**WHAT YOU HAVE TO DO**
Emit only the lines from the line containing "Observed in the" through the last line of the entries, unchanged.

***** RECORDS FOR THIS TASK *****

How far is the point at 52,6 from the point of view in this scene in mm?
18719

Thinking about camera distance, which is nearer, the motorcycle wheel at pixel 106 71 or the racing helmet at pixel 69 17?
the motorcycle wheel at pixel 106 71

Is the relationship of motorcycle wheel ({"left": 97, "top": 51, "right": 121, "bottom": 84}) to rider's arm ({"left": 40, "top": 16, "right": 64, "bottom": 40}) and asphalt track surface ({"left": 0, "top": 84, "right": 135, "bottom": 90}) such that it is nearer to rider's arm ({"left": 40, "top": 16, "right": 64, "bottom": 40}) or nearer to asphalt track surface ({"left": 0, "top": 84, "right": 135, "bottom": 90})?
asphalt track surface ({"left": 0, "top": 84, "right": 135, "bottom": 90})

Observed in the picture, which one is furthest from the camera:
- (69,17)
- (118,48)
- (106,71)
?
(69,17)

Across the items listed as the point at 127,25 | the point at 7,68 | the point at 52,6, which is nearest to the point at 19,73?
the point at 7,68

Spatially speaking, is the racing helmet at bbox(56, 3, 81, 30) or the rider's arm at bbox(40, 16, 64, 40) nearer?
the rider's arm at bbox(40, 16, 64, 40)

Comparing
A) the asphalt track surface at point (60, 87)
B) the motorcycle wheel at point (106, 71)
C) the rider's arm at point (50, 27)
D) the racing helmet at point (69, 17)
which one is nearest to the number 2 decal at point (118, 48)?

*****

**OUTPUT FOR THIS TASK**
Observed in the picture, which one is furthest from the camera:
- (69,17)
- (118,48)
- (106,71)
?
(69,17)

Across the items listed as the point at 127,25 | the point at 7,68 | the point at 52,6, which is nearest to the point at 19,73?
the point at 7,68

Spatially speaking, is the racing helmet at bbox(56, 3, 81, 30) or the rider's arm at bbox(40, 16, 64, 40) nearer?
the rider's arm at bbox(40, 16, 64, 40)

Comparing
A) the asphalt track surface at point (60, 87)
B) the motorcycle wheel at point (106, 71)
C) the rider's arm at point (50, 27)
D) the racing helmet at point (69, 17)
which one is nearest to the number 2 decal at point (118, 48)?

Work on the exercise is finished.